- _Your objective_: An acceptable answer contains every record below, unchanged, and no pictures.

[Stored entries]
<<<<

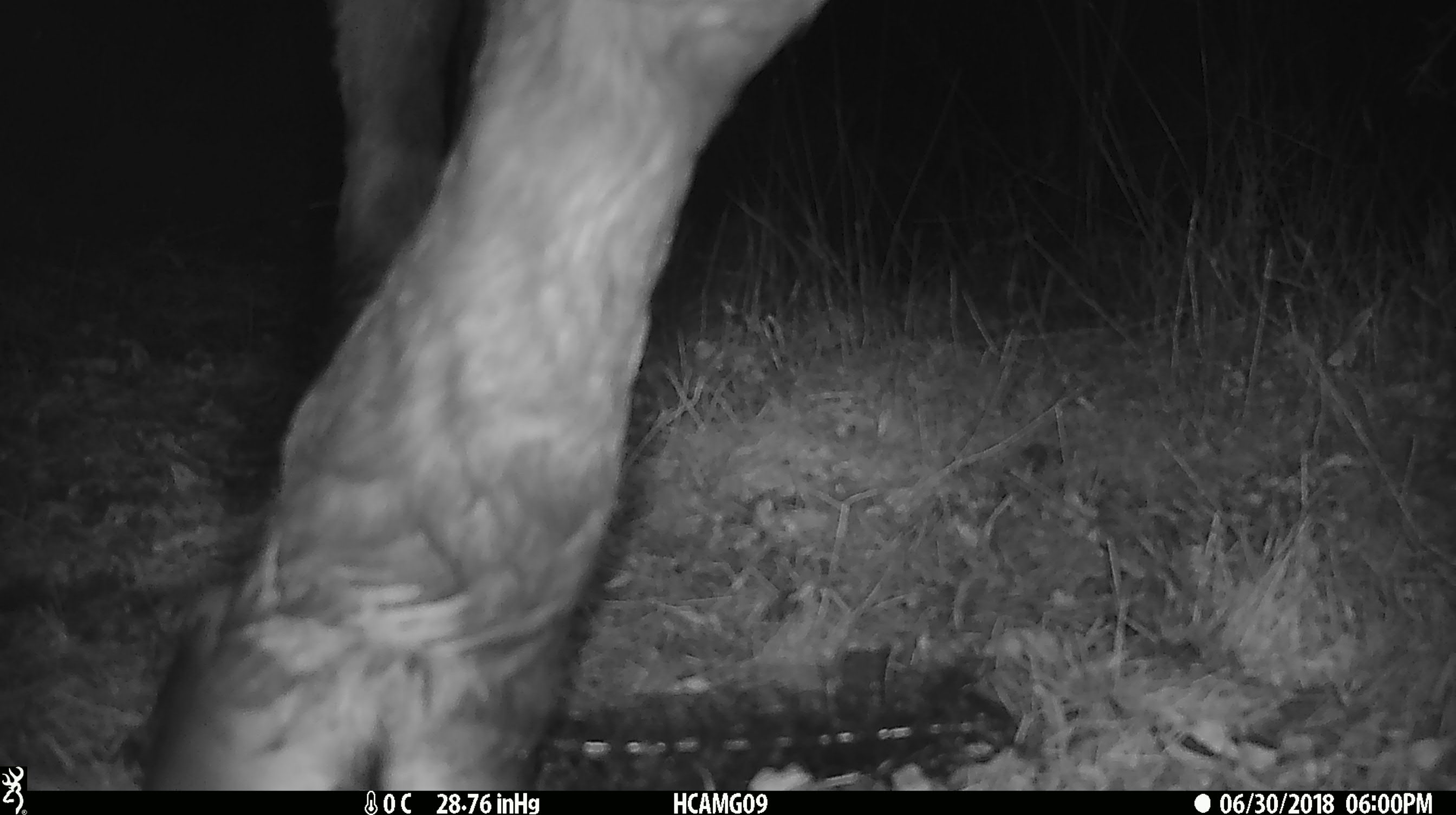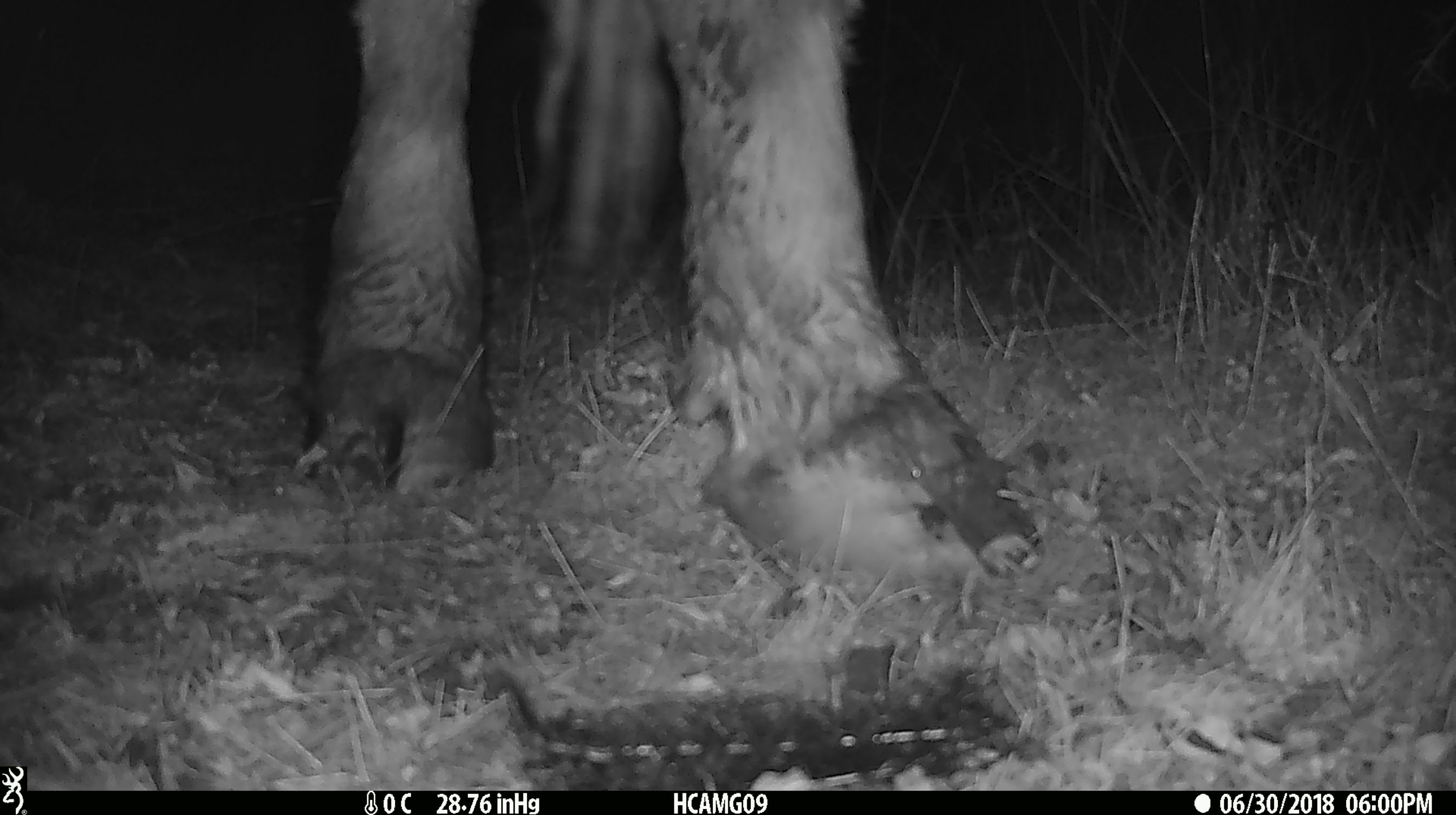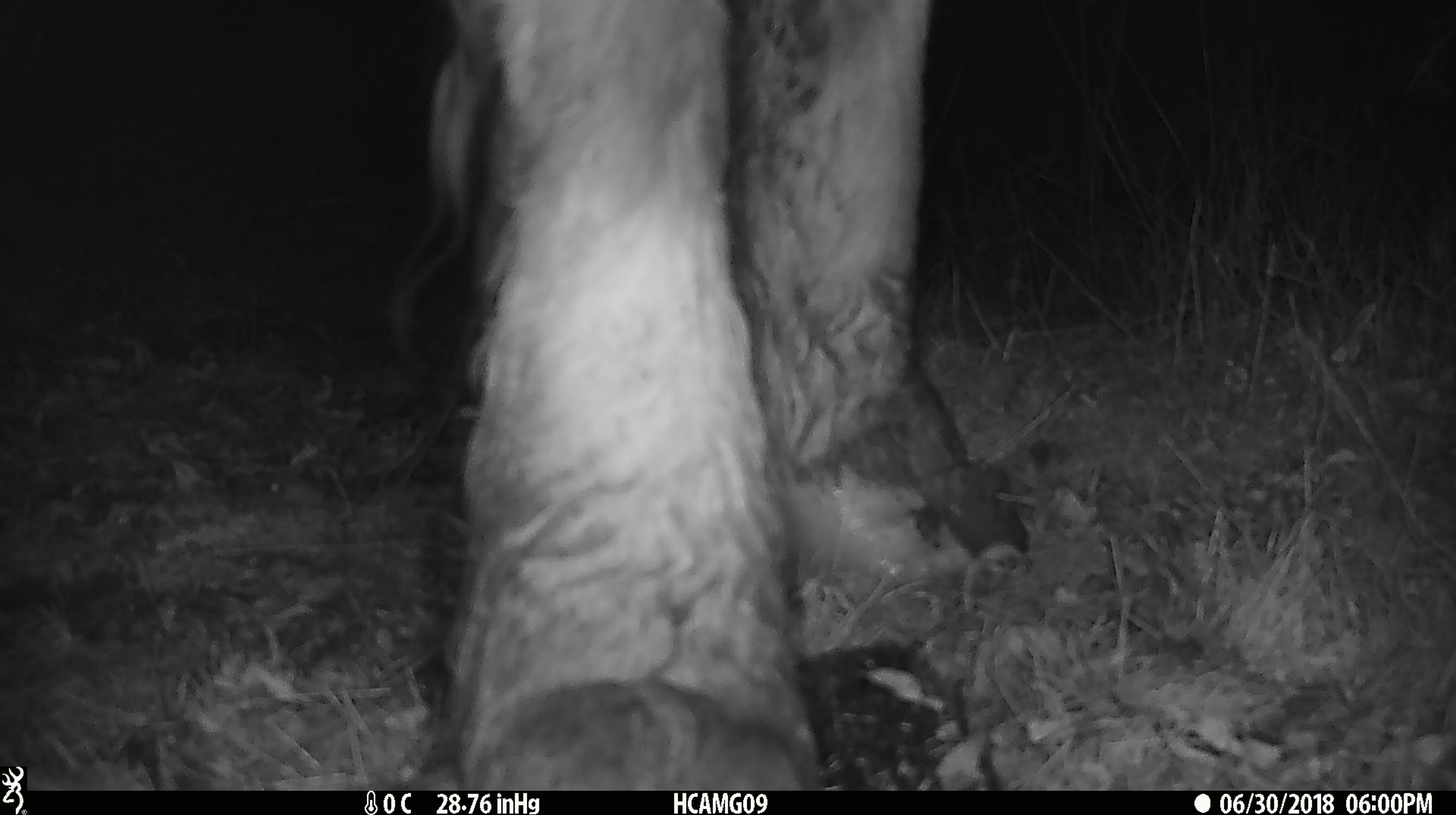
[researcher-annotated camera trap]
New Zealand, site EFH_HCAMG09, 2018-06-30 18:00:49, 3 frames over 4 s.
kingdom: Animalia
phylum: Chordata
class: Mammalia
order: Artiodactyla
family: Bovidae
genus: Bos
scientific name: Bos taurus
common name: domestic cow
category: cow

>>>>

- _Task result_:
[researcher-annotated camera trap]
New Zealand, site EFH_HCAMG09, 2018-06-30 18:00:49, 3 frames over 4 s.
kingdom: Animalia
phylum: Chordata
class: Mammalia
order: Artiodactyla
family: Bovidae
genus: Bos
scientific name: Bos taurus
common name: domestic cow
category: cow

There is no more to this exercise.